Continue the passage on broad beta sustainable exposure from its last sentence onward.
---- PAGE TEXT
Broad Beta Sustainable Exposure
These exposures can be used to establish an affordable foundation for a portfolio. Most sustainable products in this section fall under ESG integration or exclusionary screens. ESG integration is an investment approach that explicitly considers ESG factors alongside traditional financial metrics in the pursuit of competitive returns and positive change for people and the planet. Some ESG integration products have an inclusionary process, meaning companies must earn their way into the product. As a result, these products can be more targeted to specific sustainable issues while potentially having a higher level of tracking error relative to typical non-sustainable products.
Conversely, products with an exclusionary process screen out specific companies, sectors, industries, or business activities. These screens are frequently based on the level of revenue exposure that a company has to a specific product or activity that goes against a pre-specified view on sustainability. Depending on the specific methodology, these products can provide a sustainable tilt while maintaining a reasonably low level of tracking error relative to typical non-sustainable products.
--------
---- DATASET SECTION
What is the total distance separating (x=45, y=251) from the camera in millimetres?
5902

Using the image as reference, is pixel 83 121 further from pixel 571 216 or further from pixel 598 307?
--------
-- TASK RESPONSE --
Defined Exposure: Sustainable and Disruptive Themes
One way to provide defined sustainable exposure is ESG integration with a focus on ESG factors that target specific issues, such as climate change or social issues. Another way to target defined sustainable exposures is through sustainably themed products. Sustainable themes focus on innovative and disruptive industries that could lead to tangible improvements in certain environmental and social matters. These industries should be well-positioned to grow as beneficiaries of paradigm shifts and as possible solutions to some of the world’s most pressing issues.
In 2015, the UN categorized some of these issues via 17 Sustainable Development Goals (SDGs), with an objective of achieving them by 2030. These goals frame the main sustainability trends that have the potential to create long-term growth opportunities. For example, the UN’s Affordable and Clean Energy goal looks to ensure access to affordable, reliable, sustainable and modern energy for all people, in part by increasing renewables’ share of the overall energy mix. Clean technologies typically target companies in renewable energy production, energy storage, smart grid implementation, building energy efficiency, and carbon-reducing products and solutions. Clean energy generation still only makes up 11% of the global energy mix.7 However, we believe we’re at the beginning of a major push towards clean technologies that power devices, cars, homes, and more, fueled by a top-down push from the federal government.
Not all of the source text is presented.